- TASK STATEMENT -
Reproduce the material below word for word, from the line containing "The pixel resolution" down to the line containing "70, 900, 189]?", with both of those lines included.

-------- PROVIDED RECORDS --------

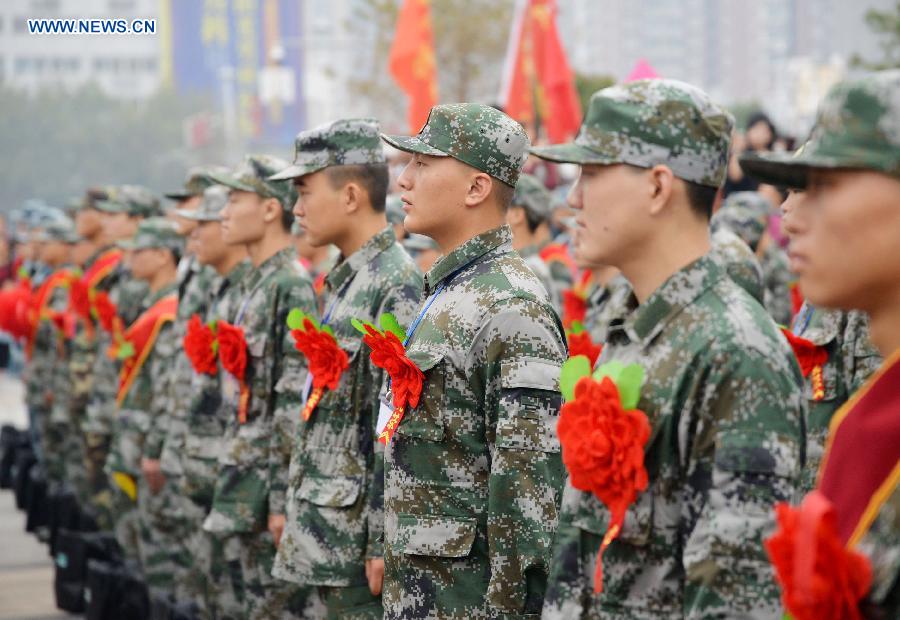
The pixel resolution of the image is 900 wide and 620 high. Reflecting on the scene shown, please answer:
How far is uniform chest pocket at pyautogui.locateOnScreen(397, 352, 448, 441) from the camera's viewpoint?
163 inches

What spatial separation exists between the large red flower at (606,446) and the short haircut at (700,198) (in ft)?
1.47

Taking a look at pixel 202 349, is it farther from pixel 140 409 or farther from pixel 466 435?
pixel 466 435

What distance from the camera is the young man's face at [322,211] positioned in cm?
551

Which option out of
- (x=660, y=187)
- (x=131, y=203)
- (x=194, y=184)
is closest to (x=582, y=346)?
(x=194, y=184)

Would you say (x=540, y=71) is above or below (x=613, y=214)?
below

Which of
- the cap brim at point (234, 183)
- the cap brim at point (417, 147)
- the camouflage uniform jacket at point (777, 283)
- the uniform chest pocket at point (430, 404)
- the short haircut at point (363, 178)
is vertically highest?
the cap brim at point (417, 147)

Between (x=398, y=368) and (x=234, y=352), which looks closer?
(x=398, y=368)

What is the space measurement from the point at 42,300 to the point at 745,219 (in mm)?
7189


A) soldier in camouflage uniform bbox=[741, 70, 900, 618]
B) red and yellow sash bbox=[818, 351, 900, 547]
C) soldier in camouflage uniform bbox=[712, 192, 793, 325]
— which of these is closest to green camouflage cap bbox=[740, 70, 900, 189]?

--------
-------- PROVIDED RECORDS --------

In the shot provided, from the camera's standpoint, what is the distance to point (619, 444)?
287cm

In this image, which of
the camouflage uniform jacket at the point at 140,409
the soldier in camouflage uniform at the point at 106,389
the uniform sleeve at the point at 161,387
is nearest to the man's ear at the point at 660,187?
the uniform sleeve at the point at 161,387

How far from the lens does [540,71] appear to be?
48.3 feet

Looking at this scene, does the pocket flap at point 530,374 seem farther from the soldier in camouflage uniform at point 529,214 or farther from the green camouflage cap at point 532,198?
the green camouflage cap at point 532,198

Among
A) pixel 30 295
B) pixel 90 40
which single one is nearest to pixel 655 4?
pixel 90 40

--------

- TASK ANSWER -
The pixel resolution of the image is 900 wide and 620 high. Reflecting on the scene shown, please answer:
How far is uniform chest pocket at pyautogui.locateOnScreen(397, 352, 448, 441) from the camera's viewpoint?
163 inches

What spatial separation exists between the large red flower at (606,446) and the short haircut at (700,198) (in ft)?
1.47

Taking a look at pixel 202 349, is it farther from pixel 140 409 or farther from pixel 466 435?
pixel 466 435

What distance from the camera is the young man's face at [322,211] positioned in cm?
551

Which option out of
- (x=660, y=187)
- (x=131, y=203)
- (x=194, y=184)
is closest to (x=582, y=346)?
(x=194, y=184)

Would you say (x=540, y=71) is above or below (x=613, y=214)?
below

Which of
- the cap brim at point (234, 183)
- the cap brim at point (417, 147)
- the camouflage uniform jacket at point (777, 283)
- the uniform chest pocket at point (430, 404)
- the short haircut at point (363, 178)
is vertically highest?
the cap brim at point (417, 147)

Between (x=398, y=368) and (x=234, y=352), which looks closer?
(x=398, y=368)

What is the space measurement from the point at 42,300 to the point at 745,219 (in mm)?
7189


A) soldier in camouflage uniform bbox=[741, 70, 900, 618]
B) red and yellow sash bbox=[818, 351, 900, 547]
C) soldier in camouflage uniform bbox=[712, 192, 793, 325]
— which of these is closest to green camouflage cap bbox=[740, 70, 900, 189]?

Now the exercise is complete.